What is Postoperative Cognitive Dysfunction?
Posted by jlhede on June 22, 2013
In previous articles, I have talked about the temporary decline in cognitive function — a type of delirium — that can happen to some people as a result of surgical procedures. Today, I’d like to write about this phenomenon in a little more detail. In the medical terminology, this is known as Postoperative Cognitive Dysfunction (POCD), and can last for weeks or months after some forms of surgery. It was formerly assumed that, once a patient has had time for the drugs used in anesthesia to work their way out of the body, the brain should automatically return to its pre-operative state. However, researchers are discovering more and more that this is not so.
POCD has been the subject of increasing research since 2000, after the publication of a large study conducted in Denmark. It was reported that age, duration of anesthesia, intraoperative complications, and postoperative infections, were most commonly found to be associated with PCOD, while hypoxia and low blood pressure were not. It has been found to occur just as often after local-regional anesthesia as after general anesthesia. Some other factors found to be associated with increased risk for POCD include:
- Having had major surgery, as opposed to minor procedures.

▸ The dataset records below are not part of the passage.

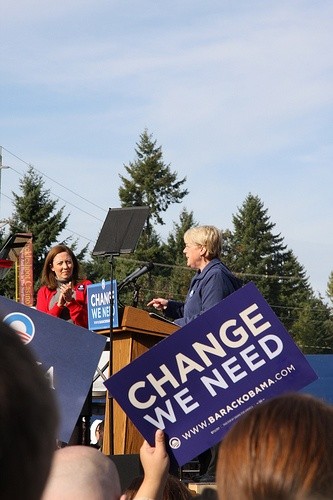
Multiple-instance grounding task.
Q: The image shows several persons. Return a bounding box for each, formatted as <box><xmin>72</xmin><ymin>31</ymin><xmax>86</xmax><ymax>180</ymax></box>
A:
<box><xmin>133</xmin><ymin>430</ymin><xmax>170</xmax><ymax>500</ymax></box>
<box><xmin>119</xmin><ymin>472</ymin><xmax>194</xmax><ymax>500</ymax></box>
<box><xmin>0</xmin><ymin>320</ymin><xmax>121</xmax><ymax>500</ymax></box>
<box><xmin>36</xmin><ymin>245</ymin><xmax>100</xmax><ymax>448</ymax></box>
<box><xmin>147</xmin><ymin>226</ymin><xmax>244</xmax><ymax>483</ymax></box>
<box><xmin>40</xmin><ymin>445</ymin><xmax>121</xmax><ymax>500</ymax></box>
<box><xmin>215</xmin><ymin>393</ymin><xmax>333</xmax><ymax>500</ymax></box>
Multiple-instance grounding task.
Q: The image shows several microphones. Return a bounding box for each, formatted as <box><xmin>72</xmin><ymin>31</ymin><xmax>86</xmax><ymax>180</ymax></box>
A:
<box><xmin>116</xmin><ymin>268</ymin><xmax>141</xmax><ymax>309</ymax></box>
<box><xmin>118</xmin><ymin>266</ymin><xmax>148</xmax><ymax>307</ymax></box>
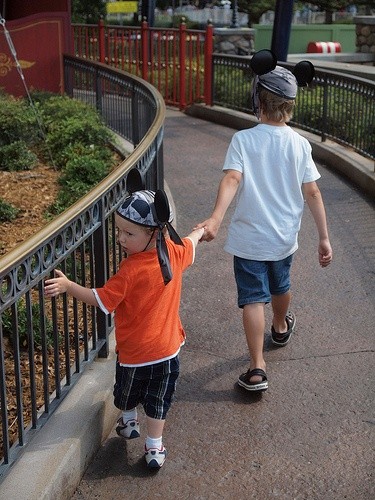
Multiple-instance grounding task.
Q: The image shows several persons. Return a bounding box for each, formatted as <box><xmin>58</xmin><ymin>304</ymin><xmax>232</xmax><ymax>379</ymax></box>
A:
<box><xmin>193</xmin><ymin>49</ymin><xmax>332</xmax><ymax>393</ymax></box>
<box><xmin>44</xmin><ymin>168</ymin><xmax>204</xmax><ymax>468</ymax></box>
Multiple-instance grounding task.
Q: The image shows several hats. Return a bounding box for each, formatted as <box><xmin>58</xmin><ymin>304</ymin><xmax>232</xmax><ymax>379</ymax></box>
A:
<box><xmin>252</xmin><ymin>49</ymin><xmax>315</xmax><ymax>100</ymax></box>
<box><xmin>117</xmin><ymin>165</ymin><xmax>175</xmax><ymax>227</ymax></box>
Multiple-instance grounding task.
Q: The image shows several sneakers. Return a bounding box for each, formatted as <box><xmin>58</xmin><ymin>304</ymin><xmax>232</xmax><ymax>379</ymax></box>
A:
<box><xmin>142</xmin><ymin>442</ymin><xmax>168</xmax><ymax>468</ymax></box>
<box><xmin>115</xmin><ymin>417</ymin><xmax>142</xmax><ymax>439</ymax></box>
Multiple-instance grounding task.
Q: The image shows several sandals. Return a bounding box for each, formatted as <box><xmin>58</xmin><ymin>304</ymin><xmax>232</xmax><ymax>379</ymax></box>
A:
<box><xmin>271</xmin><ymin>310</ymin><xmax>296</xmax><ymax>346</ymax></box>
<box><xmin>237</xmin><ymin>367</ymin><xmax>271</xmax><ymax>392</ymax></box>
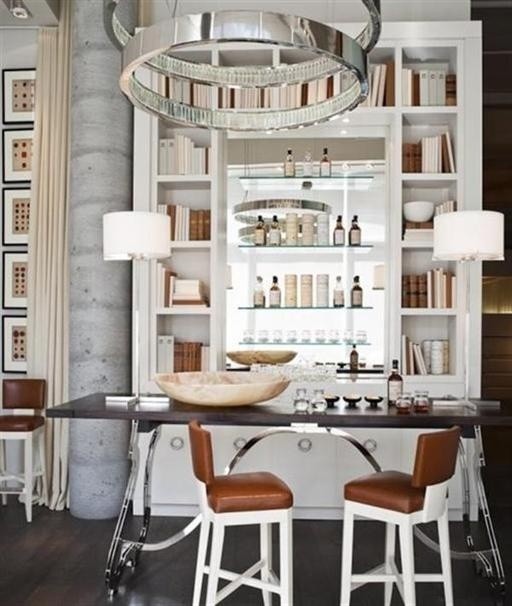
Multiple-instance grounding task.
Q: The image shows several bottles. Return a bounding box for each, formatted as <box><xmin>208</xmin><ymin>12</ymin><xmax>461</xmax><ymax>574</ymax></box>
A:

- Having had heart surgery, in particular.
- Being of increased age, when combined with alcohol use/abuse.
- Having a lower educational level, as opposed to higher.
- Having a prior history of stroke, even if there was a complete recovery of function afterward. and
- Having a prior history of Mild Cognitive Impairment or dementia, particularly if there is a prior history of delirium.
There has been a considerable amount of research into the causes of PCOD, and what might be done to prevent it or decrease its severity. However, one big problem that scientists have encountered is that it is extremely rare for anyone to be given anesthesia without there being some precipitating cause for surgery. It has been determined that PCOD is most likely due, in large part, to the body’s inflammatory response to surgery — especially in those of increased age. Because of this, it has been suggested that efforts should be taken to reduce inflammation, both before and after surgery. This could be done through the use of anti-inflammatory agents before surgery, more closely regulating temperature, or using local-regional anesthesia rather than general. In the post-surgical phase, close attention should be paid to control of pain and infection. Another significant cause that has been proposed for PCOD is the body’s stress response to the actual surgery, as well as the anesthesia.
Many of the problems that have been encountered with regards to evaluating the effects of anesthesia on the brain have to do, in large part, with the type of test used and its questionable suitability for the purpose. For instance, many studies have failed to include a normal control group, or have used tests intended for another purpose. For instance, the Mini-Mental Status Evaluation is commonly used as a screening tool for dementia. Mild cognitive dysfunction will not normally be detected using this instrument. And, since there is only one form of the test, a person who is assessed repeatedly will, quite literally, learn the test and give responses that are not reliable for the purposes intended. It can be used effectively to exclude patients from studies who have significant levels of pre-existing cognitive difficulties, but other than that it is recommended that other instruments be utilized.
It is estimated that as many as half of patients of all ages have PCOD during the first week after surgery. Ten to fifteen percent of these patients still have the condition after three months, but the majority of these are part of the elderly population. One theory is that persistent cognitive dysfunction after surgery is a manifestation of a pre-existing cognitive problem, that simply may not have been outwardly apparent previously. It has been suggested that it may be appropriate for physicians to warn patients of the dangers of PCOD while in the pre-operative phase. In addition, some researchers have discussed the possibility of anesthesiologists screening patients’ cognitive function during consultations, just as they do for other risk factors.
Speaking personally, I have noticed (as have others who work in long-term care) that individuals with mild cognitive impairment or actual dementia will almost invariably emerge from certain kinds of surgery with increased functional impairment of cognitive functions. In particular, it seems that this kind of a response is noted after a hip fracture. I have wondered, however, if this is due as much to other factors such as the actual trauma of a fall, the pain from the injury, the act of being rushed about from place to place with multiple strangers all working on the patient, the narcotics used to relieve pain, and the restricted mobility (at least initially). Often a brain that is already impaired in function just has too much trouble assimilating all of the above, and a more permanent decrease in function is the eventual result.
I have also observed, unfortunately, that many health care workers see someone who is having significant cognitive difficulties after surgery, and mistakenly assume that the patient is simply manifesting a new or pre-existing dementia. As such, there is sometimes little attention paid to helping the patient return to their prior level of function, either through the use of medical means or the careful administration of therapy and compensatory strategies. Just because an 80-year-old woman is confused and having behavioral problems after surgery to repair a hip fracture doesn’t mean that she must spend the rest of her life in such a condition. One of my goals, as a therapist, is to educate staff members as well as patients and their families, as to the nature of disorders such as this one, and to attempt to help these individuals return to a better level of functioning — and a better quality of life.